Monumento a los cereceros

El alcalde de Navaconcejo y el escultor, junto al monumento. :: e. ll./
El alcalde de Navaconcejo y el escultor, junto al monumento. :: e. ll.

Está en Navaconcejo, lo ha hecho el escultor extremeño Antonio Morán Martín y ha costado 50.000 euros

EMILIO LLORENTE

En esta época en que en distintas ciudades aparecen esculturas ensalzando oficios en calles, plazas o rotondas, el Ayuntamiento de Navaconcejo, que preside José Antonio Moreno Rama (por unos días, después de cuatro legislaturas), ha hecho realidad que los cereceros tengan su reconocimiento. Podría haber estado en muchos pueblos, pero como pasó con el instituto, Upanvalle o la plaza de toros, Navaconcejo va a tener el privilegio de ser el primer pueblo en reconocer a estos agricultores.

Cuando los vecinos de la localidad y los turistas que paseen junto a la travesía de la N-110 verán un monumento realizado por el escultor extremeño Antonio Morán Martín (director del EMAD de Casas del Castañar y que ha realizado múltiples exposiciones) y en la obra verán lo que fue la tarea de aquellos hombres y mujeres del valle en los años sesenta y setenta en la labor principal que representa la cerecera. Aparecen el agricultor cogiendo cerezas, la mujer escogiendo en la estera o en la manta, el mulo cargado con las jaulas y todo ello retrotrae a los que ya peinan canas a aquella época en que el valle era el 70% de la producción nacional de cerezas y ahora el 30%.

Cuando la comarca era un ejemplo cooperativo agrícola, época en que había que levantarse a las cinco de la mañana, aparejar las bestias, cargar las jaulas, gatear en muchos casos por fincas escarpadas a las que se llegaba por caminos de herradura, apareciendo más tarde los primeros carriles y algunos vehículos aislados.
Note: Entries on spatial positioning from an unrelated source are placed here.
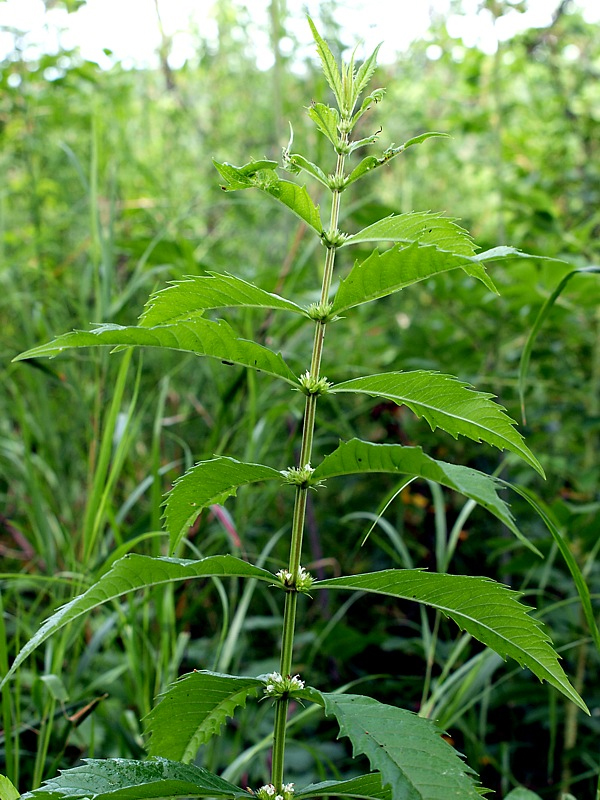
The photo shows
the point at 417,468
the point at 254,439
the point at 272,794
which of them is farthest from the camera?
the point at 254,439

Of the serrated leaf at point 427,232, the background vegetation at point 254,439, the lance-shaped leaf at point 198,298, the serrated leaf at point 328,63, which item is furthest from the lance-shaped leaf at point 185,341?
the background vegetation at point 254,439

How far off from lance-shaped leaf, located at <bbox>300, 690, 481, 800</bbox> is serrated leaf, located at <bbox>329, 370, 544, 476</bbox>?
0.20m

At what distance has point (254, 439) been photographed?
1.34 metres

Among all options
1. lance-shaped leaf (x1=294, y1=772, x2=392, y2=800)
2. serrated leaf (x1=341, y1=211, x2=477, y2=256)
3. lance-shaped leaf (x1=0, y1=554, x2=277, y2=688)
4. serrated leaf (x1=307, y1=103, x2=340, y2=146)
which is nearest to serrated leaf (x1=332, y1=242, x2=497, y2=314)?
serrated leaf (x1=341, y1=211, x2=477, y2=256)

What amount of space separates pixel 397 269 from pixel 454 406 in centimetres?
12

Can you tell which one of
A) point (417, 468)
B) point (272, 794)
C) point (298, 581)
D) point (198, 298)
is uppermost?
point (198, 298)

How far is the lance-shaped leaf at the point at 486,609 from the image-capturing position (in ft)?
1.83

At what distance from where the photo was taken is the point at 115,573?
1.80 ft

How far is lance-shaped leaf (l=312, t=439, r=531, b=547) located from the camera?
0.46 meters

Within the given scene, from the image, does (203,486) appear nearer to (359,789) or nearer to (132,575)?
(132,575)

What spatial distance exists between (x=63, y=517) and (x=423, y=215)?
3.88ft

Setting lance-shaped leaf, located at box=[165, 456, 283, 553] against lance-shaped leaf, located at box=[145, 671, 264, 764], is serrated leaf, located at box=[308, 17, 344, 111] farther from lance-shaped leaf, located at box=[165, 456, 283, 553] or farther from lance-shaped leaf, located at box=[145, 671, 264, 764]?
lance-shaped leaf, located at box=[145, 671, 264, 764]

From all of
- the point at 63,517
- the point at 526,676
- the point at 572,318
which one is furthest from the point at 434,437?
the point at 63,517

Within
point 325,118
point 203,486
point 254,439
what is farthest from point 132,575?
point 254,439
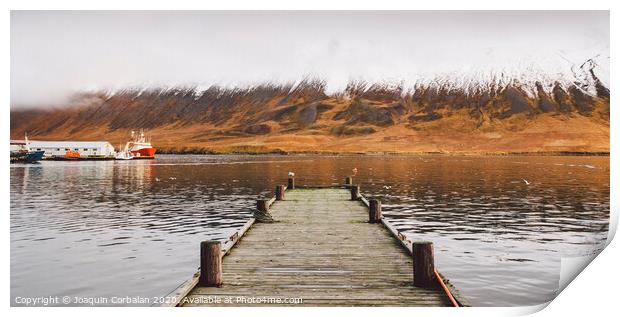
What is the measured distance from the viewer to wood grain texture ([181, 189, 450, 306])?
10.3m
Años en los que había que ir a cortar los helechos para la cama de las jaulas a primera hora para que estuvieran frescos.

Se subían los labriegos a cerezos de ocho o diez metros, provistos de una larga soga para, gateando hasta la cogolla y atando los ramos, tirar las primeras cestas de la mañana «a ver quién la tiraba primero». Había pique hasta para trabajar. No había tendales y se escogían las cerezas en el suelo en las mantas o la estera de las caballerías, realizada por las mujeres generalmente.

Pues eso y mucho más encierra este monumento mural de resina de poliéster con polvo de mármol y patinado con bronce cuyo coste ha sido de 50.000 euros, según el alcalde Moreno Rama, que se siente muy orgulloso de haberlo encargado y que los agricultores tengan este reconocimiento, los de antes y ahora que también hay que estar peleando con la tierra para sacar las cosechas adelante. El mural lo realza la poeta vallense, premio Adonais y Cereza de Oro del Valle del Jerte, profesora y colaboradora de HOY Irene Sánchez Carrón, cuando sobre el granito deja su saber: «Para coger cerezas es preciso, una luna de enero que injerte la esperanza, los dedos de febrero que cierren las heridas y el aliento de marzo que haga brotar la flor. Una mujer, un hombre, su herida, su esperanza, su determinación. Un hombre, una mujer, firmes como raíces, ligeros como hojas».